(Record excerpts)

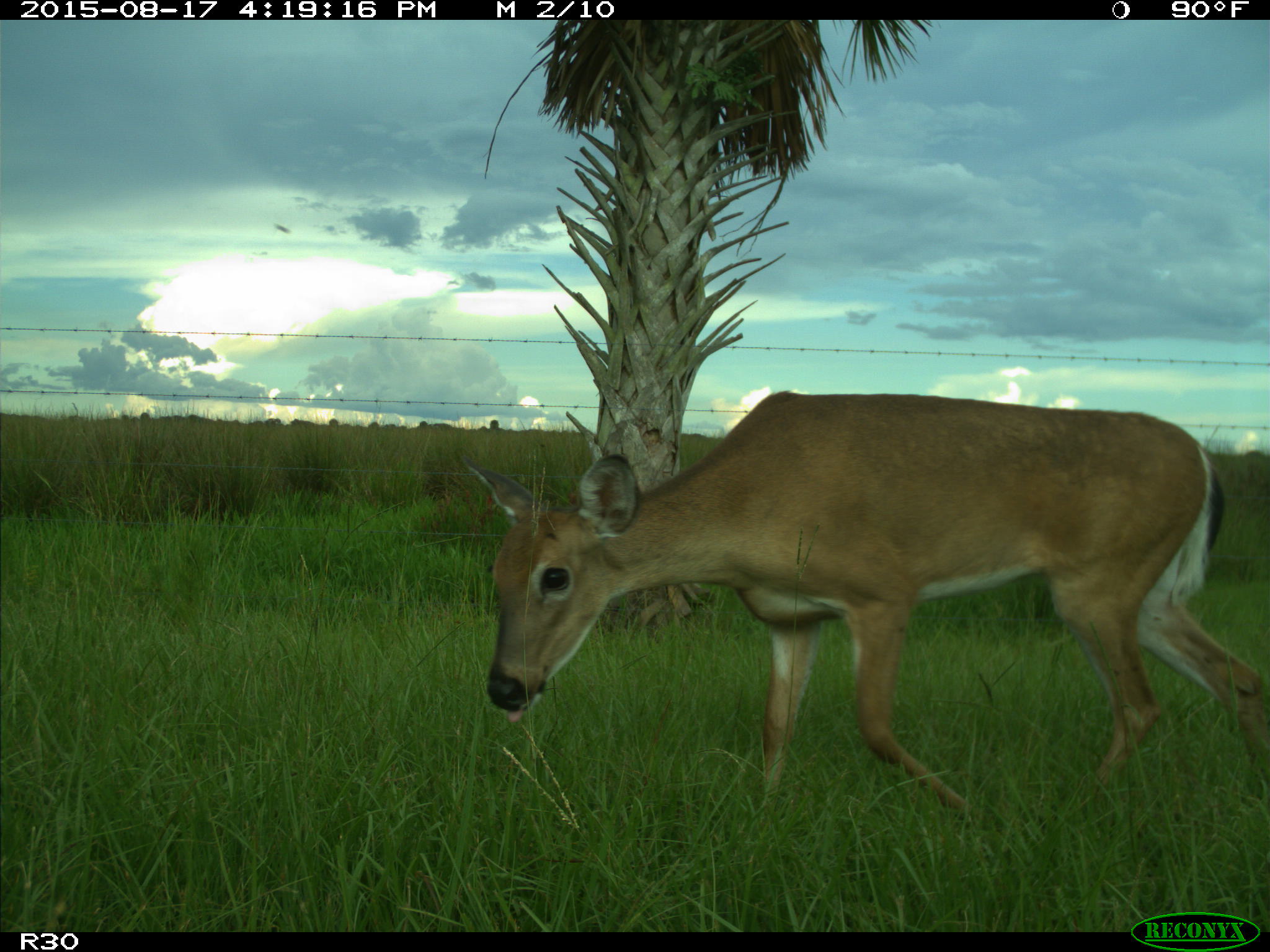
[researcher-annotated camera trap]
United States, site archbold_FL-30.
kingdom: Animalia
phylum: Chordata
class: Mammalia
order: Artiodactyla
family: Cervidae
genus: Odocoileus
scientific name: Odocoileus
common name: deer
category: unidentified deer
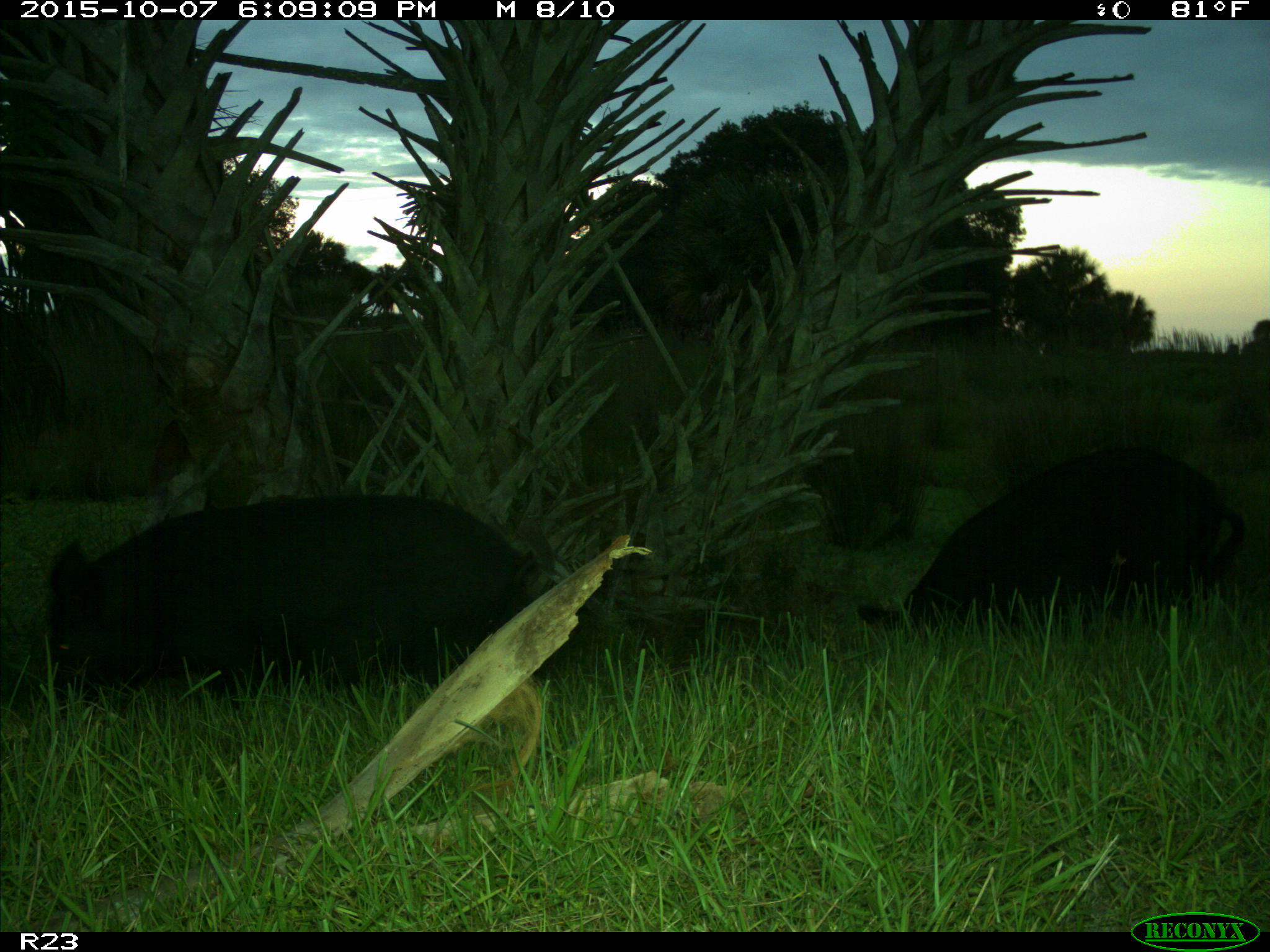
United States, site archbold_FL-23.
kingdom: Animalia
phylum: Chordata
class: Mammalia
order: Artiodactyla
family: Suidae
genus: Sus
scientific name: Sus scrofa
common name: wild boar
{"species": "Sus scrofa (wild boar)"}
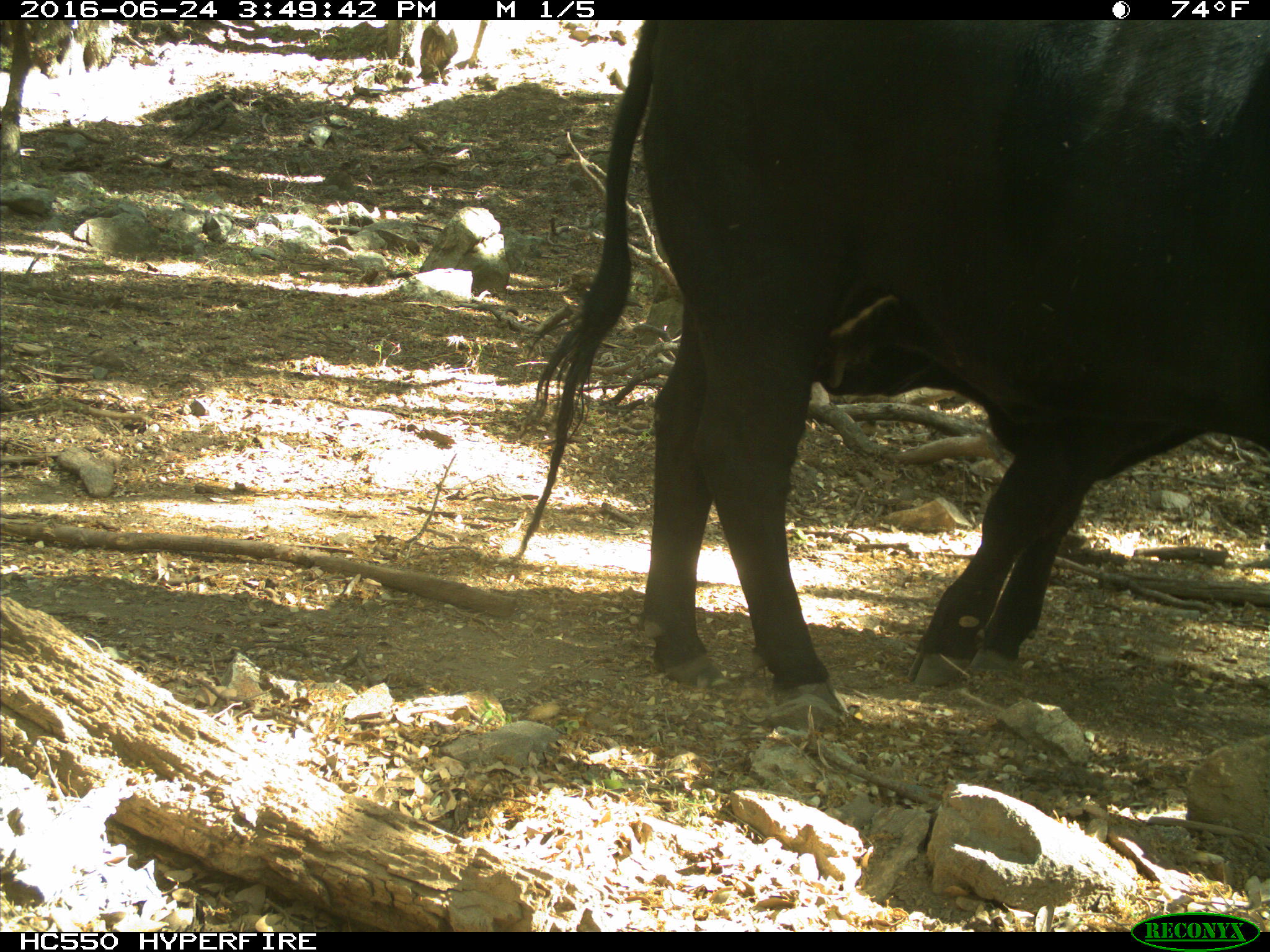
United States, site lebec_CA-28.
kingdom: Animalia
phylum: Chordata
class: Mammalia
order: Artiodactyla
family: Bovidae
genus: Bos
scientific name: Bos taurus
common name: domestic cow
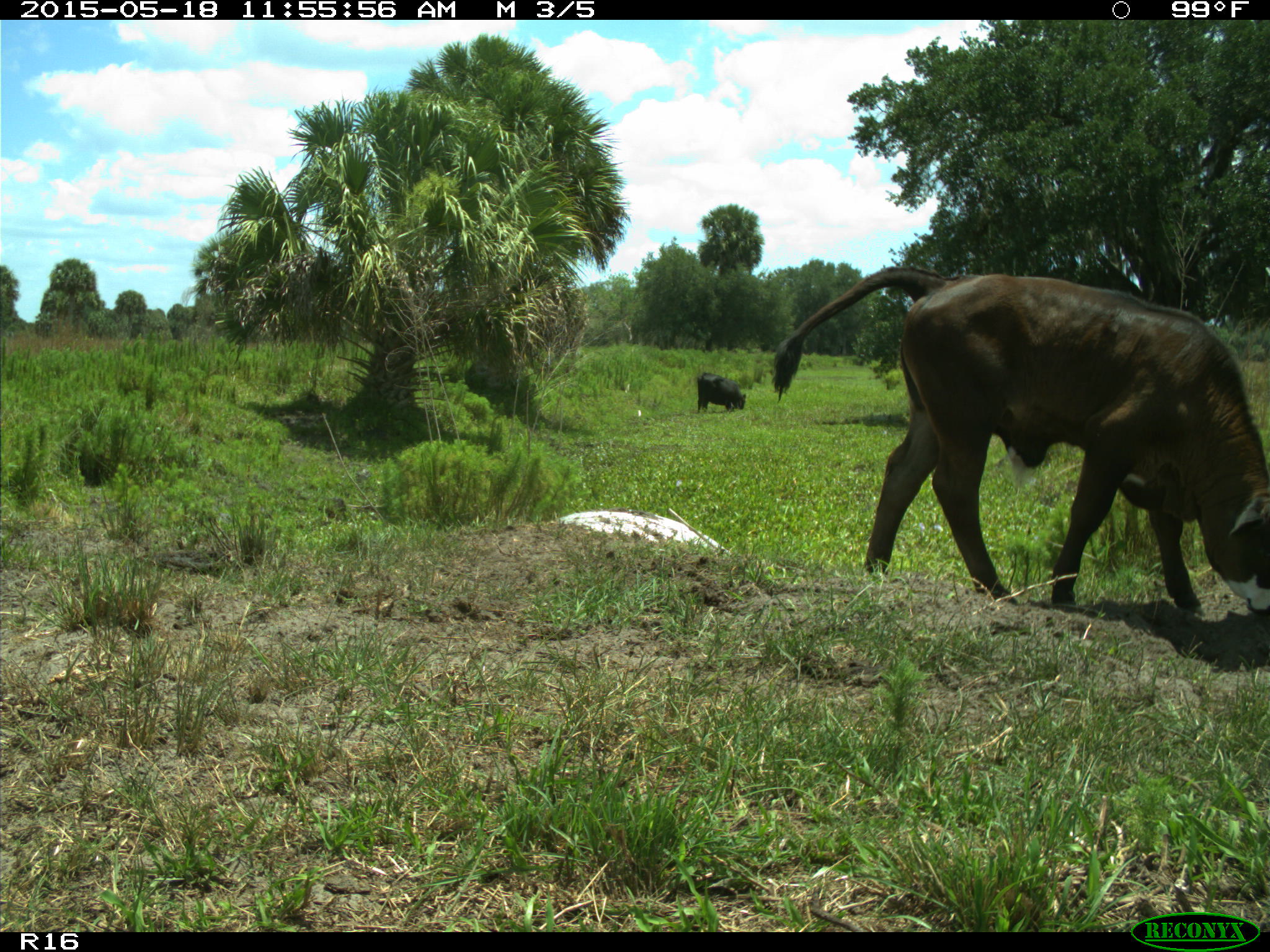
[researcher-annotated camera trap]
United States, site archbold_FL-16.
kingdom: Animalia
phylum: Chordata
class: Mammalia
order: Artiodactyla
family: Bovidae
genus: Bos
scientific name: Bos taurus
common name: domestic cow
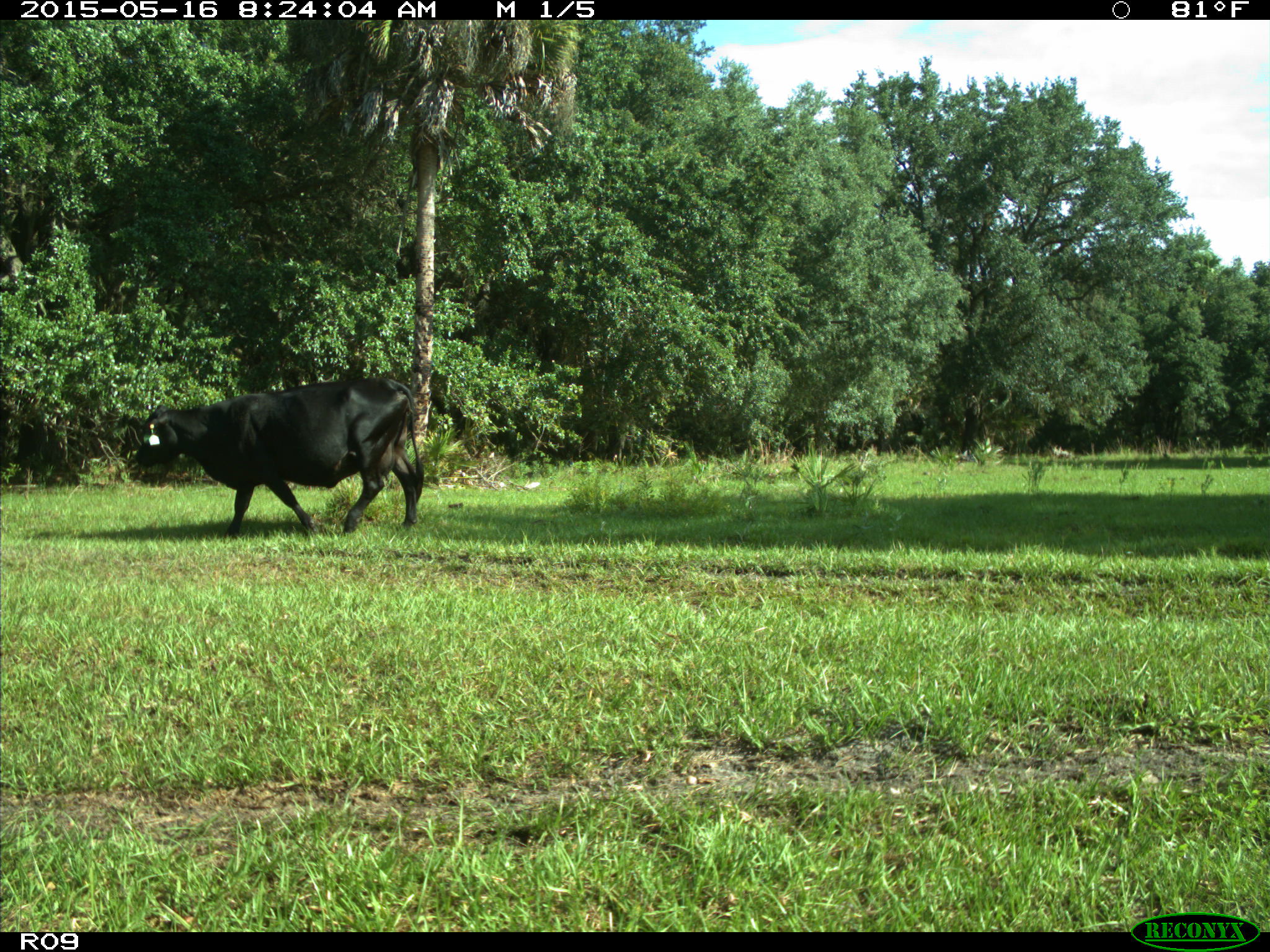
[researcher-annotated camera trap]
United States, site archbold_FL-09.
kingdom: Animalia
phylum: Chordata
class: Mammalia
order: Artiodactyla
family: Bovidae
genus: Bos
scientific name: Bos taurus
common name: domestic cow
Bos taurus (domestic cow).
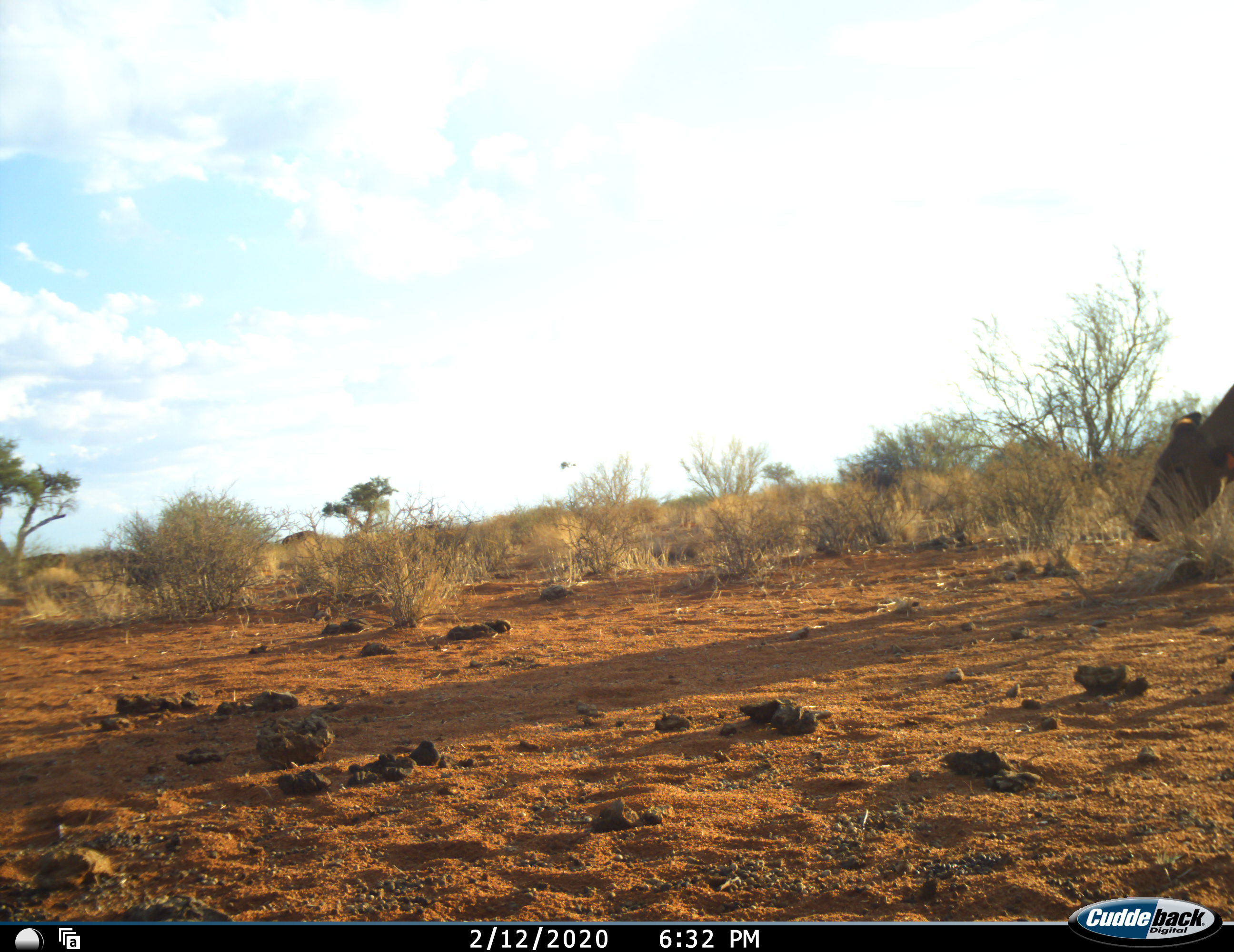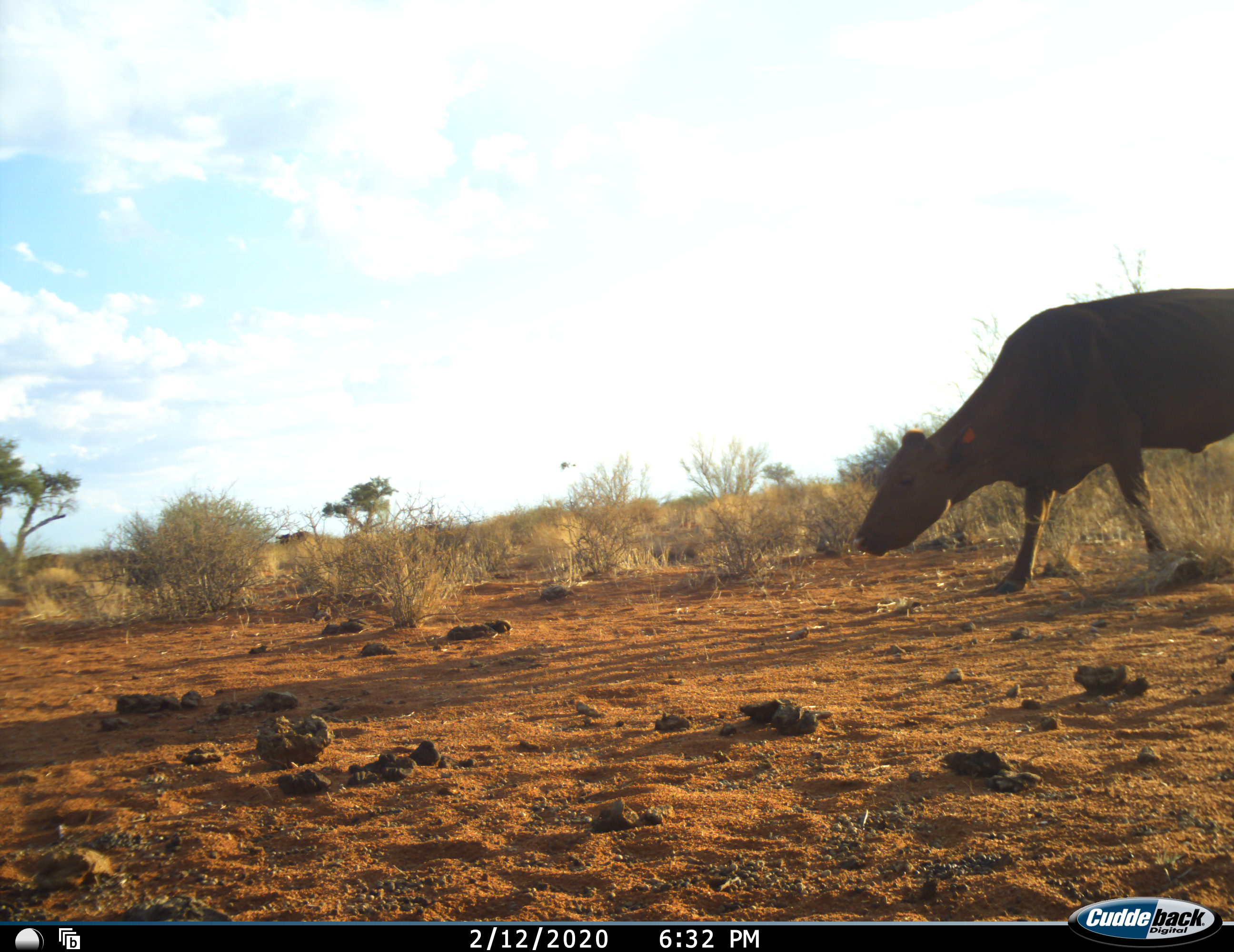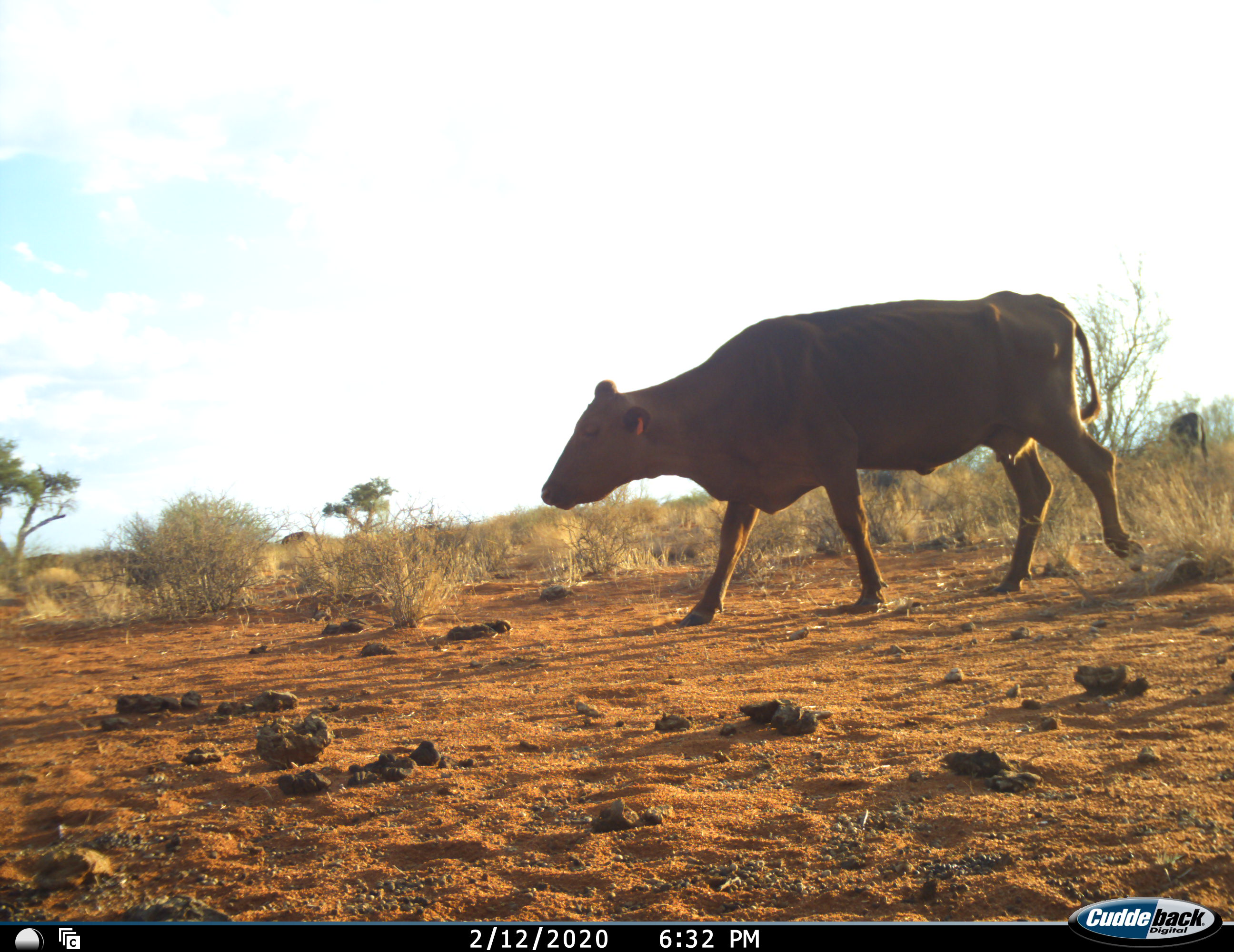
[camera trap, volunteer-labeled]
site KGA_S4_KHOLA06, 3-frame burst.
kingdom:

(End Record excerpts)

The answer must consist of every line from the data that holds the string "site".

United States, site archbold_FL-30.
United States, site archbold_FL-23.
United States, site lebec_CA-28.
United States, site archbold_FL-16.
United States, site archbold_FL-09.
site KGA_S4_KHOLA06, 3-frame burst.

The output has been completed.